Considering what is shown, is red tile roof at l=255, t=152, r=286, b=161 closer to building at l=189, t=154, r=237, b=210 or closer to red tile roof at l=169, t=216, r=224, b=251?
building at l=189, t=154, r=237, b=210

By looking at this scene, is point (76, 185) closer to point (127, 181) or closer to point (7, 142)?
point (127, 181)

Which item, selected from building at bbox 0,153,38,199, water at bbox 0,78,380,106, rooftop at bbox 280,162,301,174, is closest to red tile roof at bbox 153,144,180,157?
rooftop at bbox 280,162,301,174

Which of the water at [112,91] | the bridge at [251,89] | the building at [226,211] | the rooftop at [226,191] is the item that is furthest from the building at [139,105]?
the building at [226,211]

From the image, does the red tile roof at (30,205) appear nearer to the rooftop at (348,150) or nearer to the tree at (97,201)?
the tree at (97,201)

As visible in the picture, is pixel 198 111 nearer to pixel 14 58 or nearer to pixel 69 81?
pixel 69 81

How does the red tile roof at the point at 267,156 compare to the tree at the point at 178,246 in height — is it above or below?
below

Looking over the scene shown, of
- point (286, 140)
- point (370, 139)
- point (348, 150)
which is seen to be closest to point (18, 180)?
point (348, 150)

○ ○ ○

• **WHAT THE TASK REQUIRES**: Rewrite every line of the records above as one numbered list, leaving out the blank lines.

• **ANSWER TO THE TASK**:
1. Considering what is shown, is red tile roof at l=255, t=152, r=286, b=161 closer to building at l=189, t=154, r=237, b=210 or closer to red tile roof at l=169, t=216, r=224, b=251?
2. building at l=189, t=154, r=237, b=210
3. By looking at this scene, is point (76, 185) closer to point (127, 181) or closer to point (7, 142)?
4. point (127, 181)
5. Which item, selected from building at bbox 0,153,38,199, water at bbox 0,78,380,106, rooftop at bbox 280,162,301,174, is closest to red tile roof at bbox 153,144,180,157?
6. rooftop at bbox 280,162,301,174
7. Which of the water at [112,91] | the bridge at [251,89] | the building at [226,211] | the rooftop at [226,191] is the item that is furthest from the building at [139,105]?
8. the building at [226,211]
9. From the image, does the red tile roof at (30,205) appear nearer to the rooftop at (348,150) or nearer to the tree at (97,201)?
10. the tree at (97,201)
11. As visible in the picture, is pixel 198 111 nearer to pixel 14 58 or nearer to pixel 69 81?
12. pixel 69 81
13. How does the red tile roof at the point at 267,156 compare to the tree at the point at 178,246 in height — is it above or below?
14. below
15. Looking over the scene shown, of
16. - point (286, 140)
17. - point (370, 139)
18. - point (348, 150)
19. which is seen to be closest to point (18, 180)?
20. point (348, 150)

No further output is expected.